The Reactive Inference layer (L3) calls for reactive operations that combines and compare high-level abstractions from various domain. In L3, streams are usually symbolic, e.g., event types, and operations can be very expressive because they deal with a reduced input rated (thousands of items per minute). Possible reasoning framework that are suitable for L3 are Description Logic (DL), temporal logical, and Answer Set Programming (ASP). Our further contribution concerning L3 is Ontology-Based Event RecognitiON (OBERON) (formerly OBEP) [9, 10, 43], i.e., (i) is an A Domain-Specific Language that treats events as first-class objects [43]. OBERON uses two forms of reasoning to detect and compose events over Web streams, i.e., Description Logics reasoning and Complex Event Recognition. Notably, machine learning techniques such as Bayesian networks or hidden Markov models are also suitable approaches for this layer.

Fig. 8.1
figure 1

A renovated Cascading Reasoning vision w.r.t. [41]
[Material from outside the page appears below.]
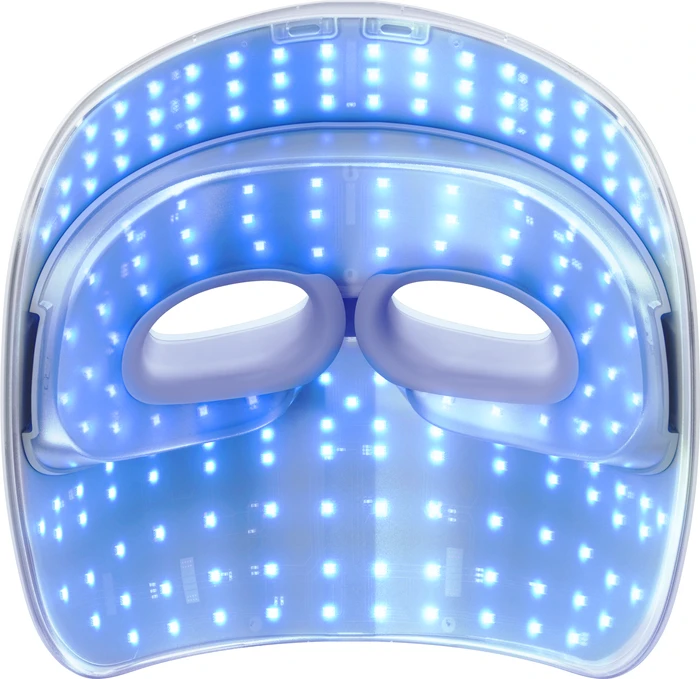 Thumbnail 17 de Therabody Theraface Mask Glo (Theragun) – LED-Lichttherapie für eine gepflegtere Gesichtshaut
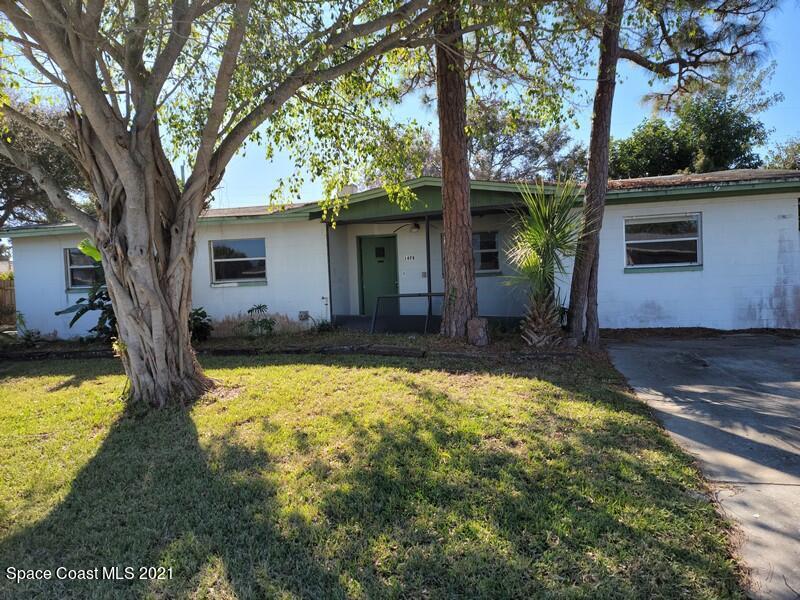 1475 Wilmar Avenue Merritt Island FL 32952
The investigation related the validation problem develops in [46,47,48]. Validation research is comparative, and thus, it relies on the notion of experiment [28]. To guarantee repeatability and reproducibility, researchers must have full control over both the experimental environment and the object of study. Thus, our main research contribution to solve the validation problem are (i) a methodology for experiment design for RSP [42] and the architecture for an experimental environment based on the notion of Test-Stand [46], and (ii) a Web environment for experimentation called RSPLab, which guarantees reproducibility and repeatability of experimental results using containerization techniques in the context of RDF Stream Processing.
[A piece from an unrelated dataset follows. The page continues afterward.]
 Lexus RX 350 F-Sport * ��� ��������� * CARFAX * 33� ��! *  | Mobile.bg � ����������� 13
Moreover, in [44], we highlight the issues related to designing a query language based on RSP-QL formalization that treats streams as first-class objects and keeps the constructs minimal, homogeneous, symmetric and orthogonal [15]. The work evolved into a reference implementation for RSP-QL called YASPER [45] and a framework for rapid-prototyping.Footnote 3

5 Conclusion

In this chapter, we summarize the work presented by the research work on representing and processing streams and events on the Web.

With the growing popularity of data catalogs like Google’s Dataset Search [8], the research around VoCaLS is potentially impactful. Streams and events are novel kinds of Web resources that are relevant for a number of applications. VoCaLS is a first step towards modelling unbounded and/or ephemeral knowledge. Nevertheless, more work is left to be done in terms of knowledge representation and reasoning. To this extent, an updated version of VoCaLS, which includes better conceptualizations for Web streams and events, is in progress.

Moreover, with the spread of Knowledge Graphs (KG), efficient yet expressive reasoning techniques are relevant as never before. Indeed, KGs are vast and constantly evolving. Therefore, scalable and event-driven reasoning techniques look promising. In particular, the work on C-SPRITE hits a significant trade-off between expressiveness and efficiency. In these regards, pushing efficient reasoning further to incorporate more sophisticated language features, e.g., transitive property, is extremely appealing.